Comment se forment les anticipations
rationnelles ? Quels sont les effets possibles de leur existence présumée ?
Quelle est leur véritable pertinence théorique pour décrire la réalité ?
I/ Formation des anticipations rationnelles
A/ Hypothèses du modèle des anticipations rationnelles.

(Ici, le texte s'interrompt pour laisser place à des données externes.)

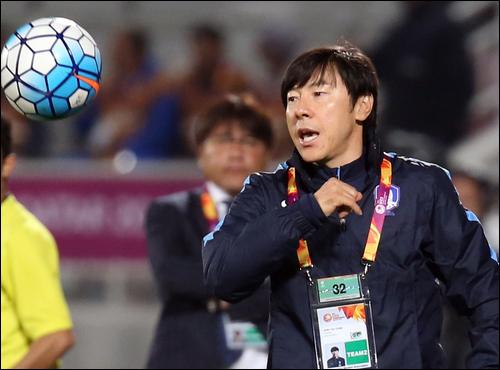 일본의 패배는 2년 전 신태용 감독이 지휘봉을 잡았던 한국 U-23 대표팀의 패배와 흡사하다. ⓒ 연합뉴스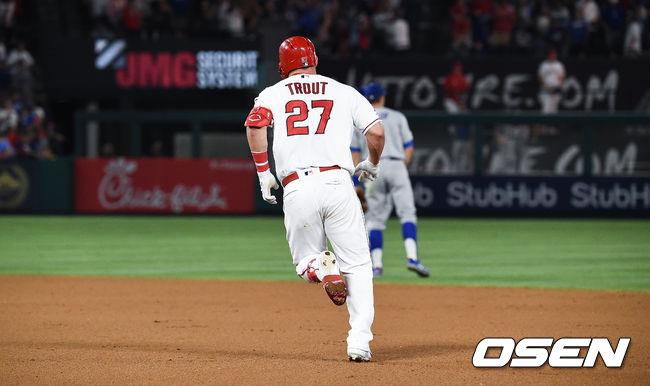 [OSEN=애너하임(미국 캘리포니아),박준형 기자]7회말 2사 1루 에인절스 트라웃이 동점 2점 홈런을 날리고 베이스를 돌고 있다.  / soul1014@osen.co.kr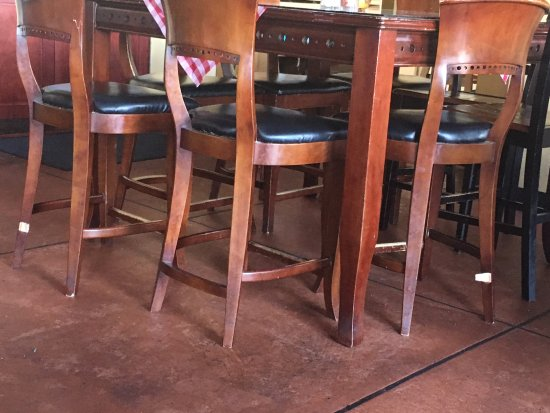 Tubac, AZ: Missing wooden supports on dining room chairs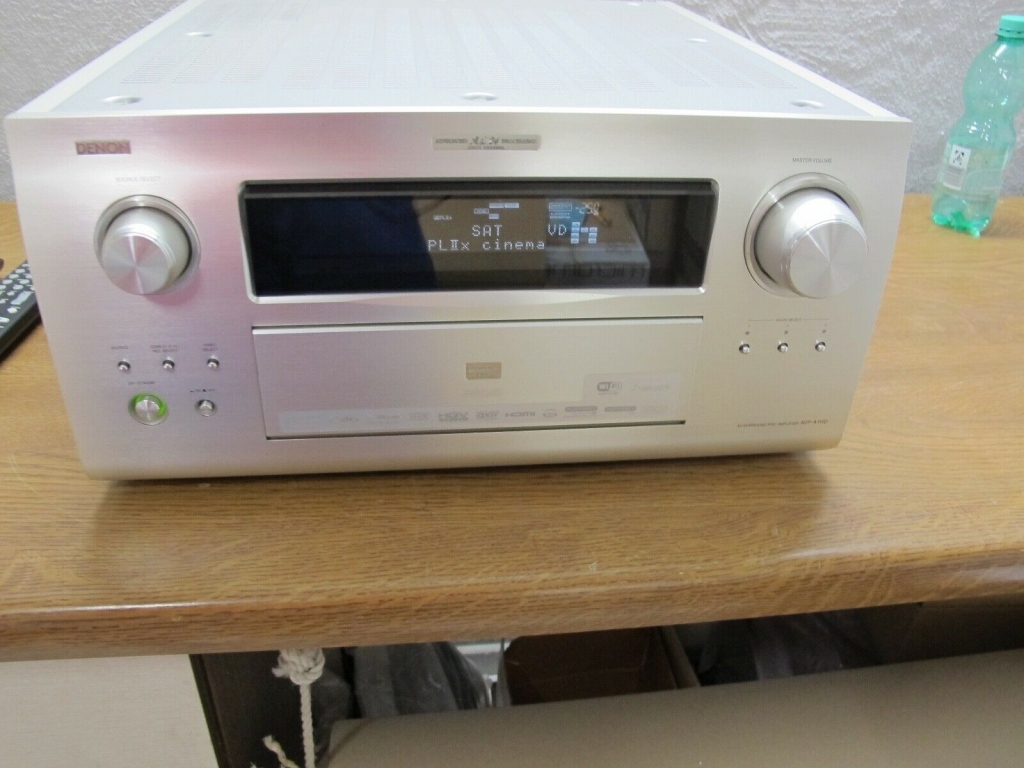 Denon AVP-A1HDA High End Surround Vorstufe in silber AV Pre Amp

- Les AR sont une hypothèse de
la nouvelle école classique (NEC) pour lesquels les agents sont rationnels,
maximisateurs, l’économie est en équilibre et les prix flexibles. Les acteurs
économiques disposent de toute l’information disponible.
- Le marché est dit
efficient, c’est à dire qu’il permet la diffusion immédiate et effective
de cette information.
- Les acteurs intègrent cette
information disponible de façon immédiate à leurs prévisions et donc à leurs
décisions de marché.
- Le tâtonnement walrassien
n’est plus utile pour décrire l’ajustement des prix sur ce marché ; il se fait
automatiquement
- Condition cadre : les
acteurs connaissent les lois économiques et sont donc en mesure de déterminer
seuls les conséquences de tout phénomène économique.
B/ Les
anticipations rationnelles sur les marchés et dans la stratégie des entreprises.
- Les marchés financiers
répondent de façon partielle à cette idée d’anticipation rationnelle. En
effet, l’existence de collecteurs intermédiaires d’information (ex :
Télé- rate, qui actualise les prix des monnaies), et l’existence de
serveurs qui calculent en temps réel les prix des actifs en
fonction de l’offre et de la demande font des marchés financiers et monétaires
des marchés efficients.
-
C’est dans la capacité des entreprises à prévoir les risques, à
anticiper de façon juste les évolutions de prix et de marché que celle-ci
seront en mesure de prendre les meilleures décision. Ainsi, les
arbitragistes monétaires, qui achètent et vendent les monnaies en fonction
des écarts temporaires de valeurs relatives doivent en effet disposer de toute
l’information disponible en temps réel pour prévoir au mieux les évolutions de
chacune des monnaies. Le marché monétaire mondial est quasiment efficient,
et si les techniques de collecte d’informations fonctionnent, les
anticipations, sur ce marché sont rationnelles. Les société de gestion des
risques (assurances, institutions financières et bancaires) mettent
effectivement en place des instruments d’évaluation de plus en plus pertinent
pour anticiper rationnellement les phénomènes de marché.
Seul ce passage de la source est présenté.